VR has opened a new frontier in fundraising by immersing potential donors in faraway worlds and situations that are often difficult to empathize with or imagine.
Utilizing VR for positive impact
The use of VR was still relatively limited when I worked with the International Rescue Committee, but in the years since more non-profits have found ways to connect this technology to their missions. The United Nations worked with VR filmmaker Chris Milk to produce Clouds Over Sidra, which portrays the experience of a 12-year-old girl, Sidra, living in a Syrian refugee camp. The VR film, which was shown at UNICEF’s annual fundraising conference helped to raise $3.8 billion; with one in six people donating after experiencing the virtual reality documentary—twice the charity’s normal rate.

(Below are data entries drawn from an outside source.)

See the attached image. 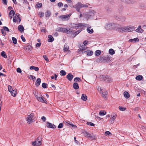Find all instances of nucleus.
Returning <instances> with one entry per match:
<instances>
[{
    "instance_id": "9",
    "label": "nucleus",
    "mask_w": 146,
    "mask_h": 146,
    "mask_svg": "<svg viewBox=\"0 0 146 146\" xmlns=\"http://www.w3.org/2000/svg\"><path fill=\"white\" fill-rule=\"evenodd\" d=\"M63 123H65L66 125H68V124H69L71 125L72 127L74 128H76L77 127V126L76 125H74V124L72 123V122H70V121H64Z\"/></svg>"
},
{
    "instance_id": "35",
    "label": "nucleus",
    "mask_w": 146,
    "mask_h": 146,
    "mask_svg": "<svg viewBox=\"0 0 146 146\" xmlns=\"http://www.w3.org/2000/svg\"><path fill=\"white\" fill-rule=\"evenodd\" d=\"M18 30L21 32L23 31L24 30L23 26L21 25H19L18 27Z\"/></svg>"
},
{
    "instance_id": "3",
    "label": "nucleus",
    "mask_w": 146,
    "mask_h": 146,
    "mask_svg": "<svg viewBox=\"0 0 146 146\" xmlns=\"http://www.w3.org/2000/svg\"><path fill=\"white\" fill-rule=\"evenodd\" d=\"M101 80L102 81H106L107 80L108 82H110L112 80V79L111 78H109L108 76H106V77L104 75H102L101 77Z\"/></svg>"
},
{
    "instance_id": "15",
    "label": "nucleus",
    "mask_w": 146,
    "mask_h": 146,
    "mask_svg": "<svg viewBox=\"0 0 146 146\" xmlns=\"http://www.w3.org/2000/svg\"><path fill=\"white\" fill-rule=\"evenodd\" d=\"M73 77V75L71 73H69L66 76V78L70 81H71Z\"/></svg>"
},
{
    "instance_id": "13",
    "label": "nucleus",
    "mask_w": 146,
    "mask_h": 146,
    "mask_svg": "<svg viewBox=\"0 0 146 146\" xmlns=\"http://www.w3.org/2000/svg\"><path fill=\"white\" fill-rule=\"evenodd\" d=\"M135 31L138 33H142L143 31V30L141 29V26L139 25L137 28L135 30Z\"/></svg>"
},
{
    "instance_id": "52",
    "label": "nucleus",
    "mask_w": 146,
    "mask_h": 146,
    "mask_svg": "<svg viewBox=\"0 0 146 146\" xmlns=\"http://www.w3.org/2000/svg\"><path fill=\"white\" fill-rule=\"evenodd\" d=\"M1 32L3 36H5L6 35V32L4 30H3L2 29H1Z\"/></svg>"
},
{
    "instance_id": "39",
    "label": "nucleus",
    "mask_w": 146,
    "mask_h": 146,
    "mask_svg": "<svg viewBox=\"0 0 146 146\" xmlns=\"http://www.w3.org/2000/svg\"><path fill=\"white\" fill-rule=\"evenodd\" d=\"M36 6H37V8H39L41 7L42 6V4L41 3H39L38 2L36 4Z\"/></svg>"
},
{
    "instance_id": "46",
    "label": "nucleus",
    "mask_w": 146,
    "mask_h": 146,
    "mask_svg": "<svg viewBox=\"0 0 146 146\" xmlns=\"http://www.w3.org/2000/svg\"><path fill=\"white\" fill-rule=\"evenodd\" d=\"M66 45H64V51H67L68 50V49H69V47L68 46H66Z\"/></svg>"
},
{
    "instance_id": "55",
    "label": "nucleus",
    "mask_w": 146,
    "mask_h": 146,
    "mask_svg": "<svg viewBox=\"0 0 146 146\" xmlns=\"http://www.w3.org/2000/svg\"><path fill=\"white\" fill-rule=\"evenodd\" d=\"M33 94H34V95L35 96L36 98V97H38V93L37 92H34Z\"/></svg>"
},
{
    "instance_id": "4",
    "label": "nucleus",
    "mask_w": 146,
    "mask_h": 146,
    "mask_svg": "<svg viewBox=\"0 0 146 146\" xmlns=\"http://www.w3.org/2000/svg\"><path fill=\"white\" fill-rule=\"evenodd\" d=\"M61 32L64 33H73V32H72L71 29L69 28H62L61 29Z\"/></svg>"
},
{
    "instance_id": "16",
    "label": "nucleus",
    "mask_w": 146,
    "mask_h": 146,
    "mask_svg": "<svg viewBox=\"0 0 146 146\" xmlns=\"http://www.w3.org/2000/svg\"><path fill=\"white\" fill-rule=\"evenodd\" d=\"M86 52L87 55L88 56H90L93 55V52L90 50H88L87 51H84V52Z\"/></svg>"
},
{
    "instance_id": "56",
    "label": "nucleus",
    "mask_w": 146,
    "mask_h": 146,
    "mask_svg": "<svg viewBox=\"0 0 146 146\" xmlns=\"http://www.w3.org/2000/svg\"><path fill=\"white\" fill-rule=\"evenodd\" d=\"M87 124L89 125H90L91 126H94L95 125V124L93 123L90 122H87Z\"/></svg>"
},
{
    "instance_id": "53",
    "label": "nucleus",
    "mask_w": 146,
    "mask_h": 146,
    "mask_svg": "<svg viewBox=\"0 0 146 146\" xmlns=\"http://www.w3.org/2000/svg\"><path fill=\"white\" fill-rule=\"evenodd\" d=\"M72 32H73V33H74V34L75 35V36H76L80 32V31H76V32H74V31H73L72 30Z\"/></svg>"
},
{
    "instance_id": "49",
    "label": "nucleus",
    "mask_w": 146,
    "mask_h": 146,
    "mask_svg": "<svg viewBox=\"0 0 146 146\" xmlns=\"http://www.w3.org/2000/svg\"><path fill=\"white\" fill-rule=\"evenodd\" d=\"M44 13L43 12H40L39 13V15L40 17H43L44 16Z\"/></svg>"
},
{
    "instance_id": "40",
    "label": "nucleus",
    "mask_w": 146,
    "mask_h": 146,
    "mask_svg": "<svg viewBox=\"0 0 146 146\" xmlns=\"http://www.w3.org/2000/svg\"><path fill=\"white\" fill-rule=\"evenodd\" d=\"M12 40H13V43L14 44H16L17 43V40L16 38L14 37H12Z\"/></svg>"
},
{
    "instance_id": "59",
    "label": "nucleus",
    "mask_w": 146,
    "mask_h": 146,
    "mask_svg": "<svg viewBox=\"0 0 146 146\" xmlns=\"http://www.w3.org/2000/svg\"><path fill=\"white\" fill-rule=\"evenodd\" d=\"M77 25V29L79 27L81 28L82 27V26H83V25H82V24L80 23L78 24Z\"/></svg>"
},
{
    "instance_id": "48",
    "label": "nucleus",
    "mask_w": 146,
    "mask_h": 146,
    "mask_svg": "<svg viewBox=\"0 0 146 146\" xmlns=\"http://www.w3.org/2000/svg\"><path fill=\"white\" fill-rule=\"evenodd\" d=\"M42 87L43 88H46L47 84L45 83H43L42 84Z\"/></svg>"
},
{
    "instance_id": "17",
    "label": "nucleus",
    "mask_w": 146,
    "mask_h": 146,
    "mask_svg": "<svg viewBox=\"0 0 146 146\" xmlns=\"http://www.w3.org/2000/svg\"><path fill=\"white\" fill-rule=\"evenodd\" d=\"M135 29V28L133 26L129 27L127 26V32H131Z\"/></svg>"
},
{
    "instance_id": "28",
    "label": "nucleus",
    "mask_w": 146,
    "mask_h": 146,
    "mask_svg": "<svg viewBox=\"0 0 146 146\" xmlns=\"http://www.w3.org/2000/svg\"><path fill=\"white\" fill-rule=\"evenodd\" d=\"M51 15V12L49 10H47L45 13V16L46 17H49Z\"/></svg>"
},
{
    "instance_id": "61",
    "label": "nucleus",
    "mask_w": 146,
    "mask_h": 146,
    "mask_svg": "<svg viewBox=\"0 0 146 146\" xmlns=\"http://www.w3.org/2000/svg\"><path fill=\"white\" fill-rule=\"evenodd\" d=\"M8 90L9 91L11 92V90L13 89L12 88V87L11 86H9V87H8Z\"/></svg>"
},
{
    "instance_id": "22",
    "label": "nucleus",
    "mask_w": 146,
    "mask_h": 146,
    "mask_svg": "<svg viewBox=\"0 0 146 146\" xmlns=\"http://www.w3.org/2000/svg\"><path fill=\"white\" fill-rule=\"evenodd\" d=\"M124 3L128 4L133 3L134 2V0H125Z\"/></svg>"
},
{
    "instance_id": "57",
    "label": "nucleus",
    "mask_w": 146,
    "mask_h": 146,
    "mask_svg": "<svg viewBox=\"0 0 146 146\" xmlns=\"http://www.w3.org/2000/svg\"><path fill=\"white\" fill-rule=\"evenodd\" d=\"M76 137H74V141H75V143L77 145L78 144H80V143L78 142V141H77L76 140Z\"/></svg>"
},
{
    "instance_id": "27",
    "label": "nucleus",
    "mask_w": 146,
    "mask_h": 146,
    "mask_svg": "<svg viewBox=\"0 0 146 146\" xmlns=\"http://www.w3.org/2000/svg\"><path fill=\"white\" fill-rule=\"evenodd\" d=\"M120 29L122 30V32H127V26H125L124 27H122Z\"/></svg>"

SmileTrain is another example of a non-profit that has used this medium to help potential donors connect viscerally with those affected. SmileTrain’s mission to help thousands of children in developing countries with cleft palate repair surgeries, and “change the world, one smile at a time.” This VR film portrays Nisha’s journey as she leaves her remote village to have the surgery, then returns to her family, bursting with new hope for education, marriage and children of her own - a future that prior to this operation was out of reach.
The final example I’d like to share is closer to home. Southern Maine Hospice is an incredible local organization that I have experienced first hand. After my mother died very suddenly, they welcomed me and offered a safe place to grieve with others also experiencing the loss of a loved one. I recently learned that hospice staff are being trained on a virtual reality simulation that depicts care from a patient’s perspective. It follows Clay, a 66-year old cancer patient from the moment of first diagnosis through end-of-life. I was my mother’s caregiver as she went through a very similar journey, also battling cancer and also 66 when she died. I wish I’d had the experience these caregivers are having before going through what I experienced, so that I could have been stronger and more prepared for what would come. I’m not sure it would have made the feeling of loss any less intense, but it might have helped me better navigate treatment, hospice, and the turbulence of family that accompanies caring for a loved one approaching death.
Can VR have a long-term impact on empathy?
Imaging has proven that VR literally changes our brains. The lingering question that I have is whether it can have a long-term, positive impact, turning us into more empathetic individuals? For more than 10 years, a Stanford lab has been researching this very question and is about to embark on their most ambitious project yet, a study that will track how virtual reality affects empathy in 1,000 diverse volunteers.
It will be interesting to see whether certain individuals are more impressionable than others, and whether age, ethnicity, social or economic status positively or negatively pre-dispose a research subject to becoming more empathic through VR. And how long do the effects of VR last? Are those individuals who were inspired to donate to specific causes after being immersed in a VR experience equally as committed a year down the road? These are all important questions that Jeremy Bailenson, who is heading up the research at Stanford, will be investigating. As there are no longitudinal studies yet on the long-term effects of VR, Bailenson hopes that this study will provide some important insights and give us a better understanding of what this medium is truly capable of. I’m excited to see VR evolving beyond the world of video games, towards a broader role meaningfully connecting humans with each other and being used to make a difference in the world.